INSTRUCTIONS TO FOLLOW:
Please arrange the material from the line with "Of the objects listed as" to the line with "95.5 inches", both included, as a Markdown table with the columns Row and Line, numbering each row and leaving out blank lines.

SUPPLIED MATERIAL:
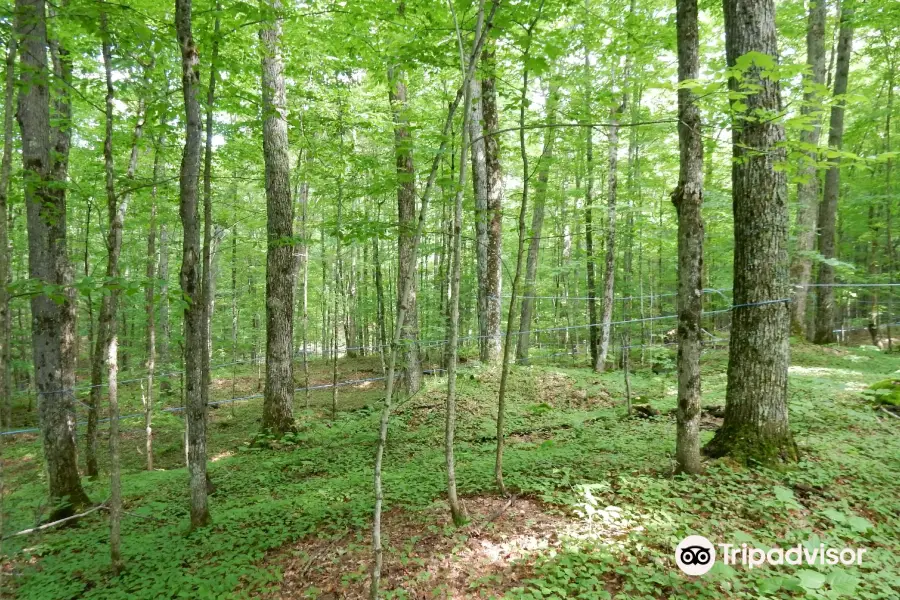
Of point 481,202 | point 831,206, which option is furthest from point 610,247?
point 831,206

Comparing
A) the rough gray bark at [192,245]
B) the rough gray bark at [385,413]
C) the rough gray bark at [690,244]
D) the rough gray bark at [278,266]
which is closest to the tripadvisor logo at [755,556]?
the rough gray bark at [690,244]

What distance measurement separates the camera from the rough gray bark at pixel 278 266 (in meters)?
6.60

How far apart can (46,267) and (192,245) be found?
1.99m

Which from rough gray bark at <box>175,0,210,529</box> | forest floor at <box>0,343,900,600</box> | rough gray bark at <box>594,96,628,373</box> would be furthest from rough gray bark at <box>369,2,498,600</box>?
rough gray bark at <box>594,96,628,373</box>

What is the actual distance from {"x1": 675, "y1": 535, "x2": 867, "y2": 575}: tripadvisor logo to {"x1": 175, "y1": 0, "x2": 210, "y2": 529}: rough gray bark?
4015 millimetres

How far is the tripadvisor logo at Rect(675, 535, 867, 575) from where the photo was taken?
268 centimetres

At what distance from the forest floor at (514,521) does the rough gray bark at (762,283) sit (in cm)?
33

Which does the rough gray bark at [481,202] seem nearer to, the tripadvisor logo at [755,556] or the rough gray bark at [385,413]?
the rough gray bark at [385,413]

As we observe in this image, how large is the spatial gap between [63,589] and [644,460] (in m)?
5.29

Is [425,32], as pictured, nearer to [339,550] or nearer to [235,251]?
[339,550]

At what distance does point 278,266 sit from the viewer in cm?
679

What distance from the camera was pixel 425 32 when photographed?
3549 mm

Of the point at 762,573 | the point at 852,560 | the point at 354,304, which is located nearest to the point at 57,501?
the point at 762,573

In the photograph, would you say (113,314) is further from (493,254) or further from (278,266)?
(493,254)
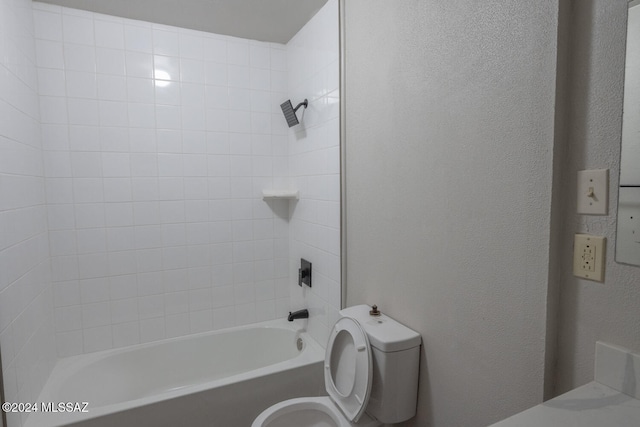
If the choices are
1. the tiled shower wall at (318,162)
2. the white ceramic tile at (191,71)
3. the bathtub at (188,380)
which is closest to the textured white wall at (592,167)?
the tiled shower wall at (318,162)

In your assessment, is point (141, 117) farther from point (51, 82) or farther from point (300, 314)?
point (300, 314)

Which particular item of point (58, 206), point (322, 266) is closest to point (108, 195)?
point (58, 206)

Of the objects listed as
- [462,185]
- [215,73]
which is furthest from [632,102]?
[215,73]

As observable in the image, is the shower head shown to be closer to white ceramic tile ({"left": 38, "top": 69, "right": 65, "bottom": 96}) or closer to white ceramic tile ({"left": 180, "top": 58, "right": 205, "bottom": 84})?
white ceramic tile ({"left": 180, "top": 58, "right": 205, "bottom": 84})

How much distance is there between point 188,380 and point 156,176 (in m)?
1.38

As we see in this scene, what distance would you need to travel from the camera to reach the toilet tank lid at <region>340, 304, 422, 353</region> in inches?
51.4

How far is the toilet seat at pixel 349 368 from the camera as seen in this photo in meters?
1.34

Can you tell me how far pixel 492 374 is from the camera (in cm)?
106

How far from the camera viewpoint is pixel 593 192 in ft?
2.71

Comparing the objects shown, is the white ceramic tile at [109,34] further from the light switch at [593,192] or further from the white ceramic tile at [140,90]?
the light switch at [593,192]

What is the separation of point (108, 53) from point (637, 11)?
95.5 inches

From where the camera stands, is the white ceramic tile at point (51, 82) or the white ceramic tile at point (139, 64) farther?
the white ceramic tile at point (139, 64)

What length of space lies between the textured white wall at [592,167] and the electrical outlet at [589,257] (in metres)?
0.01

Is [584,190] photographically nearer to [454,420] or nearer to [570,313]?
[570,313]
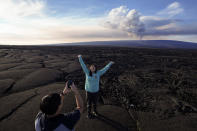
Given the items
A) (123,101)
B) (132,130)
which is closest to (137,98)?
(123,101)

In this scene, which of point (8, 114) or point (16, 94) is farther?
point (16, 94)

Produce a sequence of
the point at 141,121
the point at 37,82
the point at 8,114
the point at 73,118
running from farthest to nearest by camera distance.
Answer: the point at 37,82 < the point at 8,114 < the point at 141,121 < the point at 73,118

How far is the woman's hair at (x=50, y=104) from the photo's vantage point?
1421mm

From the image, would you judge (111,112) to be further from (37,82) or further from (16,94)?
(37,82)

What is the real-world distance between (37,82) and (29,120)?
378 cm

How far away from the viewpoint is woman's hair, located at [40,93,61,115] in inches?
55.9

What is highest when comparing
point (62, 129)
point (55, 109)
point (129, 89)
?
point (55, 109)

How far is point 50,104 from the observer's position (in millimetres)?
1419

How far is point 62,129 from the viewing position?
1525 millimetres

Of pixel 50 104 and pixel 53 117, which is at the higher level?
pixel 50 104

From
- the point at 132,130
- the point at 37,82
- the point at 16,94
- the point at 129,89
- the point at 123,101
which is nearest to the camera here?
the point at 132,130

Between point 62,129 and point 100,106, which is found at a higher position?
point 62,129

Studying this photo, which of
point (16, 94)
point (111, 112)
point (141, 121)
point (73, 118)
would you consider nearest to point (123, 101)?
point (111, 112)

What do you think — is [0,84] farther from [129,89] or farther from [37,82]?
[129,89]
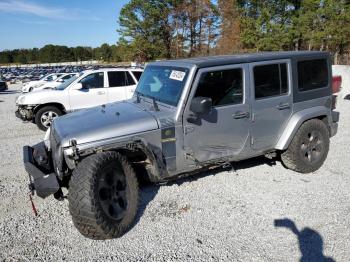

OUTPUT BELOW:
| Row | Line |
|---|---|
| 1 | Of the objects listed as |
| 2 | - [462,185] |
| 3 | - [215,73] |
| 4 | which is furthest from [632,102]? |
| 5 | [215,73] |
| 6 | As observable in the image, is the shower head shown to be closer to white ceramic tile ({"left": 38, "top": 69, "right": 65, "bottom": 96}) or closer to white ceramic tile ({"left": 180, "top": 58, "right": 205, "bottom": 84})? |
| 7 | white ceramic tile ({"left": 180, "top": 58, "right": 205, "bottom": 84}) |
| 8 | How much distance is there between point 188,380 and point 156,176 (in m)? |
| 9 | 1.38 |
| 10 | As we see in this scene, what distance would you need to travel from the camera to reach the toilet tank lid at <region>340, 304, 422, 353</region> in inches? |
| 11 | 51.4 |
| 12 | How far is the toilet seat at pixel 349 368 from the camera as seen in this photo in meters? |
| 13 | 1.34 |
| 14 | Can you tell me how far pixel 492 374 is from the camera (in cm)? |
| 15 | 106 |
| 16 | How far from the camera viewpoint is pixel 593 192 in ft? |
| 17 | 2.71 |
| 18 | Comparing the objects shown, is the white ceramic tile at [109,34] further from the light switch at [593,192] or further from the white ceramic tile at [140,90]? |
| 19 | the light switch at [593,192] |
| 20 | What is the separation of point (108, 53) from point (637, 11)? |
| 21 | 95.5 inches |